## begin MATERIAL FOR THE TASK
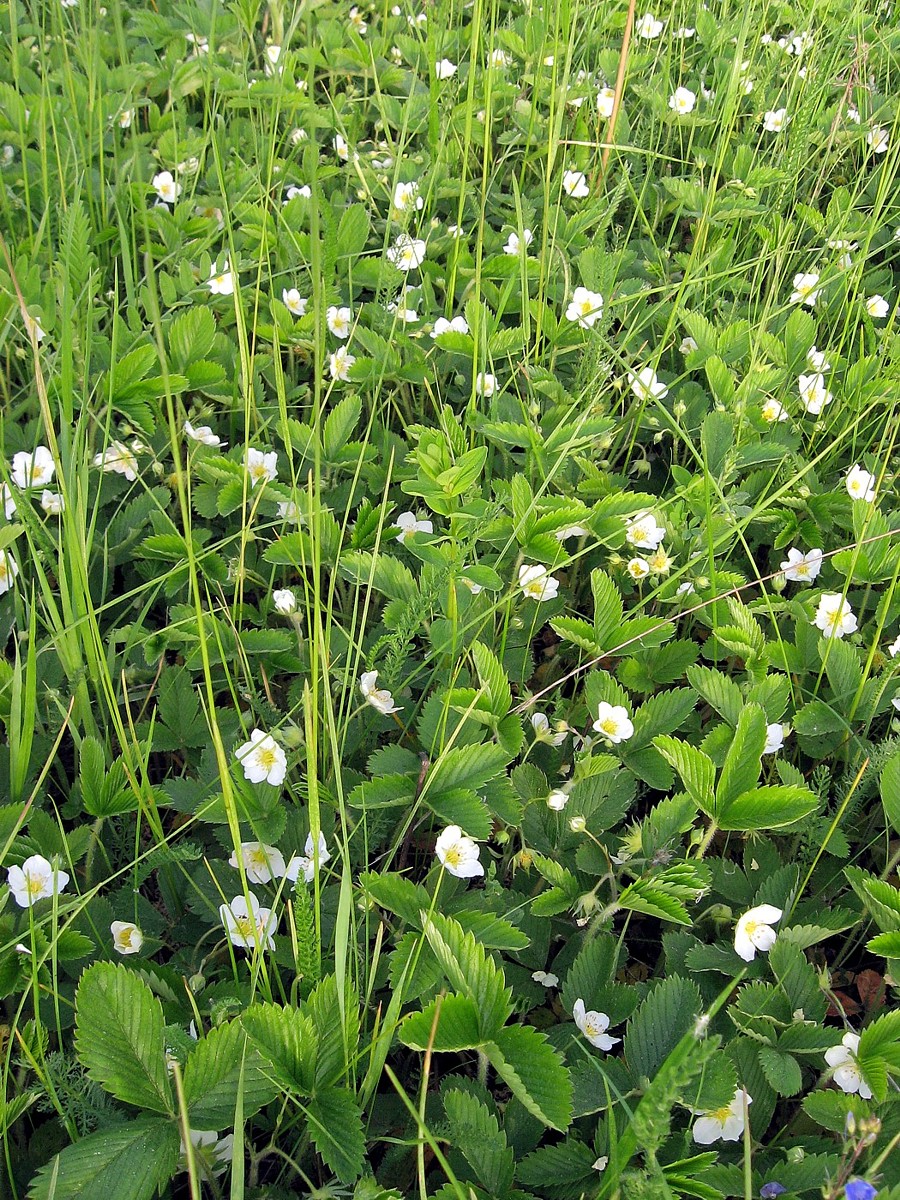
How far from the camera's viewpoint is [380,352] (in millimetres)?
2010

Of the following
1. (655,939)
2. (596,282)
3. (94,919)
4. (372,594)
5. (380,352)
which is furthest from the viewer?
(596,282)

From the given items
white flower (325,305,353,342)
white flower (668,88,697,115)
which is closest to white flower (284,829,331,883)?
white flower (325,305,353,342)

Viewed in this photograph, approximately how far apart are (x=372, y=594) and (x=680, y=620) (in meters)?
0.58

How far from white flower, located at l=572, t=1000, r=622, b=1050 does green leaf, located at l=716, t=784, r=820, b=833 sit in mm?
305

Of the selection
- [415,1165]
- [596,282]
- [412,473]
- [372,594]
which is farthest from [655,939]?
[596,282]

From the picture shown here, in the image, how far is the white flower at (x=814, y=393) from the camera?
207 centimetres

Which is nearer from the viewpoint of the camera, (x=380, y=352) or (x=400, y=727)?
(x=400, y=727)

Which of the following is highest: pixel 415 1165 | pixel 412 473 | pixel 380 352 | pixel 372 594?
pixel 380 352

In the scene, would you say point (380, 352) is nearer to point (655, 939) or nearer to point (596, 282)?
point (596, 282)

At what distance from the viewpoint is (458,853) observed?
4.25 feet

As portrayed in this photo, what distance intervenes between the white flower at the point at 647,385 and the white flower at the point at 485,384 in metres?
0.29

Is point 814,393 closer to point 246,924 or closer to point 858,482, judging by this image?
point 858,482

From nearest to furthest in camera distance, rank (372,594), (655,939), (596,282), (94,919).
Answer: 1. (94,919)
2. (655,939)
3. (372,594)
4. (596,282)

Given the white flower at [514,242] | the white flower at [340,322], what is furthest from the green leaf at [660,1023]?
the white flower at [514,242]
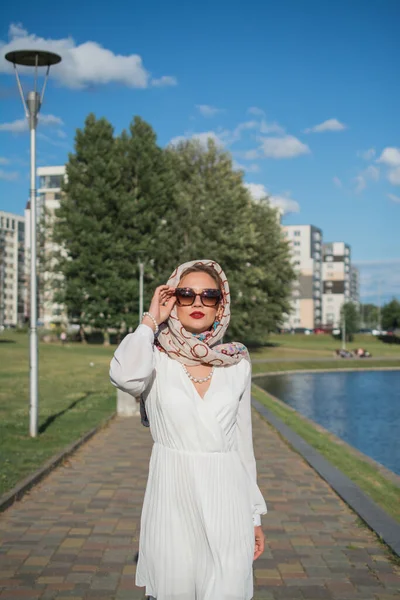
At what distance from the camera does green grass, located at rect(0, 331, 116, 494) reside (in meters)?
10.8

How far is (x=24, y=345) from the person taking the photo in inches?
2052

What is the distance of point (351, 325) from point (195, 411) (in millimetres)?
101545

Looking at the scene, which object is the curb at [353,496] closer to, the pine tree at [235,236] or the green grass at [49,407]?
the green grass at [49,407]

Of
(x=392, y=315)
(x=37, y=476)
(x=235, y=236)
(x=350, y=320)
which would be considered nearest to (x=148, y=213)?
(x=235, y=236)

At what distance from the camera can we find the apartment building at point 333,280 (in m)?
187

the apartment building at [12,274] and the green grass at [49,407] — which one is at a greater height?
the apartment building at [12,274]

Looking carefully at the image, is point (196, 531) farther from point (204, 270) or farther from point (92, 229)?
point (92, 229)

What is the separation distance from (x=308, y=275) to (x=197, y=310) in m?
158

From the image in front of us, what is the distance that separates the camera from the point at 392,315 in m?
123

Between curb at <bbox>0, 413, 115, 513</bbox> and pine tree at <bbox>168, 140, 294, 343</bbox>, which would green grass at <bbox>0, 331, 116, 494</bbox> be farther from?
pine tree at <bbox>168, 140, 294, 343</bbox>

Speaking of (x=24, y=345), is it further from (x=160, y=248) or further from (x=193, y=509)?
(x=193, y=509)

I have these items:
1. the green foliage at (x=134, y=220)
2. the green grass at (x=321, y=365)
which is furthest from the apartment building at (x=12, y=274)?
the green grass at (x=321, y=365)

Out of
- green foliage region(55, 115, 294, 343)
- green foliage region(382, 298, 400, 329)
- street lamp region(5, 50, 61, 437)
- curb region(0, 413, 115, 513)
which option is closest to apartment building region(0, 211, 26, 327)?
green foliage region(382, 298, 400, 329)

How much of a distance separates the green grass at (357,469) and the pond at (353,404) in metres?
1.37
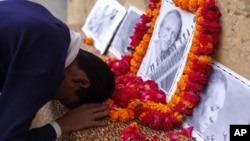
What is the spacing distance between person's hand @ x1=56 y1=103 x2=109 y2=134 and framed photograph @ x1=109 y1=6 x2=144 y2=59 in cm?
70

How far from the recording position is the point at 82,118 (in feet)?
4.47

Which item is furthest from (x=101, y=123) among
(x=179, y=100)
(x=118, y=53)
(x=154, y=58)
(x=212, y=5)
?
(x=118, y=53)

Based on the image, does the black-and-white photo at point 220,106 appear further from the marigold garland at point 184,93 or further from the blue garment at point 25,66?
the blue garment at point 25,66

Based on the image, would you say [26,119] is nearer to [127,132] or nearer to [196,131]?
[127,132]

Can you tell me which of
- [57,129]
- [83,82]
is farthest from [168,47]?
[57,129]

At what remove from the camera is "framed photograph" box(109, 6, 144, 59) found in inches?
82.4

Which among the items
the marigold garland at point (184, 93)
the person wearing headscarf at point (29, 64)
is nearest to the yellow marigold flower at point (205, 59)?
the marigold garland at point (184, 93)

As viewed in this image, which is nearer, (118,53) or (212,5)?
(212,5)

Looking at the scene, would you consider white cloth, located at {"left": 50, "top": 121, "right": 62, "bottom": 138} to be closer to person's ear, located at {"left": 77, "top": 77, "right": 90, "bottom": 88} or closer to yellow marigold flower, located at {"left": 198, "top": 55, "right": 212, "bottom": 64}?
person's ear, located at {"left": 77, "top": 77, "right": 90, "bottom": 88}

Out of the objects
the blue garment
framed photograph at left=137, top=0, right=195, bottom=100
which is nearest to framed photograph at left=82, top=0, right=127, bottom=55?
framed photograph at left=137, top=0, right=195, bottom=100

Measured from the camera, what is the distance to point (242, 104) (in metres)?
1.26

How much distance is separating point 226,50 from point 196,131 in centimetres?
32

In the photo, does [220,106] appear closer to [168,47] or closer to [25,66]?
[168,47]

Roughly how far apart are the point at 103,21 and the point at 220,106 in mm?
1280
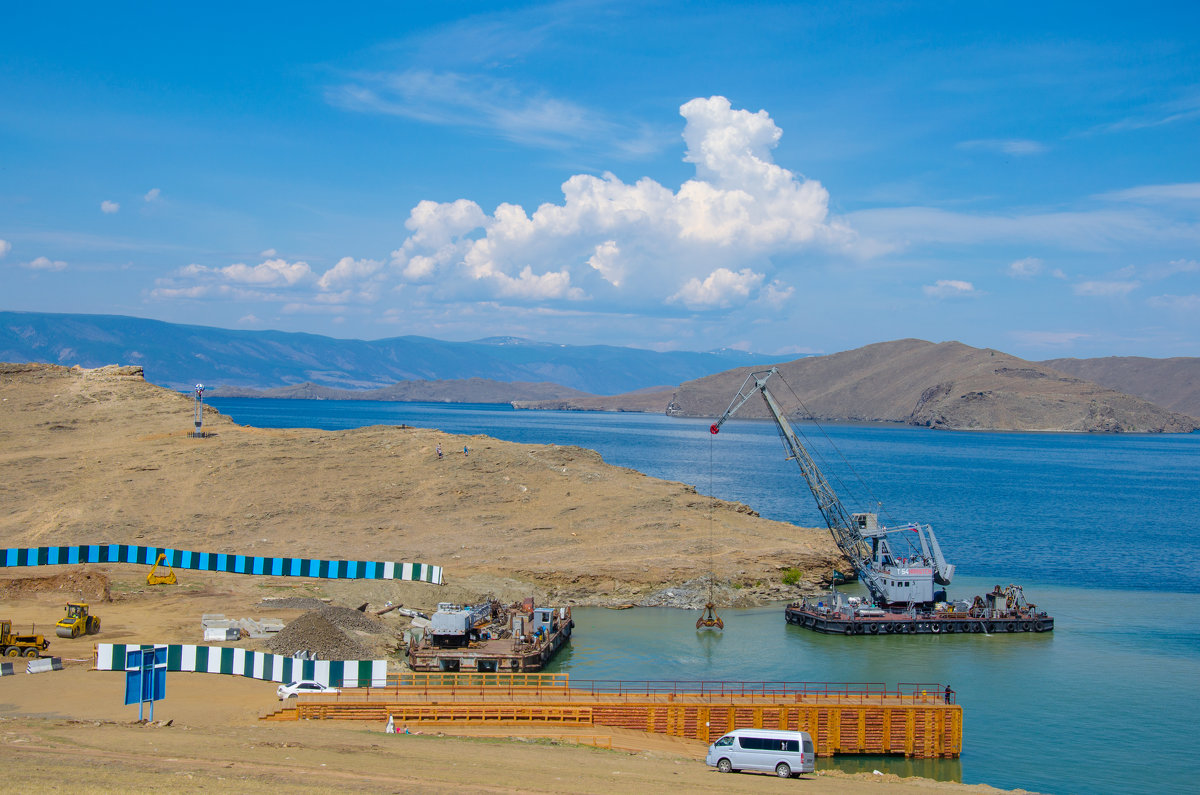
## end MATERIAL FOR THE TASK
Please extract each line of the records above that contains the word "flower".

### THE SOLUTION
white flower (325,305,353,342)
white flower (668,88,697,115)
which is closest to white flower (284,829,331,883)?
white flower (325,305,353,342)
How far from white flower, located at l=572, t=1000, r=622, b=1050 does green leaf, located at l=716, t=784, r=820, b=833 sit in mm?
From the picture shown here, in the image, how far is the white flower at (x=814, y=393) from the camera?
As portrayed in this photo, what distance intervenes between the white flower at the point at 647,385 and the white flower at the point at 485,384 in metres?
Given the white flower at [514,242] | the white flower at [340,322], what is furthest from the green leaf at [660,1023]?
the white flower at [514,242]
is nearest to the yellow marigold flower at point (205, 59)?
Looking at the scene, would you consider white cloth, located at {"left": 50, "top": 121, "right": 62, "bottom": 138} to be closer to person's ear, located at {"left": 77, "top": 77, "right": 90, "bottom": 88} or closer to yellow marigold flower, located at {"left": 198, "top": 55, "right": 212, "bottom": 64}?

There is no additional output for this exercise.